What’s the connection between climate change and food?
That was the theme of the first of a series of events held in Fife College featuring a presentation on food waste by Fife Zero Waste and a mouthwatering cookery demonstration based around locally sourced ingredients prepared by chefs Scott Lyall and Dave Edwards.
The sold-out event was organised by St Bryce Kirk as part of its Action on Climate Change project supported by the Climate Challenge Fund and Fife College.
The menu prepared by the chefs included: beef croquettes with slaw and chilli jam; seared mackerel on crushed new potatoes with capers, peppercorns and roasted garlic; chicken supreme with roast garlic and tarragon brioche pudding and white chocolate panna cotta, with nut crumble and orange.
Wendy Gudmundsson from Fife Zero Waste explained that a third of the world’s food goes to waste and, in Scottish homes alone, this amounts to 630,000 tonnes of wasted food and drink every year. Besides doing serious damage to the environment, the financial impact is a staggering £470 per household.
According to Wendy most of this wasted food could have been eaten and hard-earned money saved simply by better planning and management.
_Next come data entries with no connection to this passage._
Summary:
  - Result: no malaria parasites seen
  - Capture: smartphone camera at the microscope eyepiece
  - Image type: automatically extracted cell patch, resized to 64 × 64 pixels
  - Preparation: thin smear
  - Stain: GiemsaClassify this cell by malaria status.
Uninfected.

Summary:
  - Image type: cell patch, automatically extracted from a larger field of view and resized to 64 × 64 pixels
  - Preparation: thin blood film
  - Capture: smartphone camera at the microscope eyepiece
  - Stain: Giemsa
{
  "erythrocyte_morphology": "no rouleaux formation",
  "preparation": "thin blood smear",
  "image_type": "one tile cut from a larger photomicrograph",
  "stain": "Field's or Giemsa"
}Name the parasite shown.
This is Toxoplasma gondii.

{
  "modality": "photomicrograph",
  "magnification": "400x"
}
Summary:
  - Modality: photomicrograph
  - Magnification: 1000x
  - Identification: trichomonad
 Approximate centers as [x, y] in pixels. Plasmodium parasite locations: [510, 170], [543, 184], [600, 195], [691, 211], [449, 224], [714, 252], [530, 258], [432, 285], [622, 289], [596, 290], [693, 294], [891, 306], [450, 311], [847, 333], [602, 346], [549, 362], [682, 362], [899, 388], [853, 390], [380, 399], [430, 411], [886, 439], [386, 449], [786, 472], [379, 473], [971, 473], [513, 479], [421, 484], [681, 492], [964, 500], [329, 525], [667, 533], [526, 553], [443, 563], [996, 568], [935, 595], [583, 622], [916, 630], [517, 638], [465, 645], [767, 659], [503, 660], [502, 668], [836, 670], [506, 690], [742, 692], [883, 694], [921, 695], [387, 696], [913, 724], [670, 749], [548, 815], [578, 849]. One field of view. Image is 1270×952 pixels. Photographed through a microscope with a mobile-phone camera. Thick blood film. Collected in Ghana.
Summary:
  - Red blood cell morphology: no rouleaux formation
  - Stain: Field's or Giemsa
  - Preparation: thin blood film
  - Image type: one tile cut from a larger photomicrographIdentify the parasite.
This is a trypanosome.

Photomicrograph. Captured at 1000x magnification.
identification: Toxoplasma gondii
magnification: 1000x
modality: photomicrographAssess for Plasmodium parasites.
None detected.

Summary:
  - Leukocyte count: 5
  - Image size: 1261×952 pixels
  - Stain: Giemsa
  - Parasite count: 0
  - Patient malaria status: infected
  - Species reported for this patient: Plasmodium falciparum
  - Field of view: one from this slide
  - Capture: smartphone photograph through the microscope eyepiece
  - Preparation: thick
She provided guests with a host of useful tips about how this could be achieved.
Chefs Scott and Dave then produced a fabulous four-course meal based on locally sourced beef, fish, chicken, vegetables and dairy produce, entertaining the capacity audience with their humour.
The home-grown ingredients, with minimal food miles, were well received by the audience who quickly polished off the samples provided.
St Bryce Kirk, which planned and organised the event, has recently become an eco-congregation with an active environment team engaged in a wide range of projects.
This event, the first of four food-related events organised by the church and Fife College’s culinary arts department, highlighted the importance of reducing food waste and food miles, providing those present with food for thought.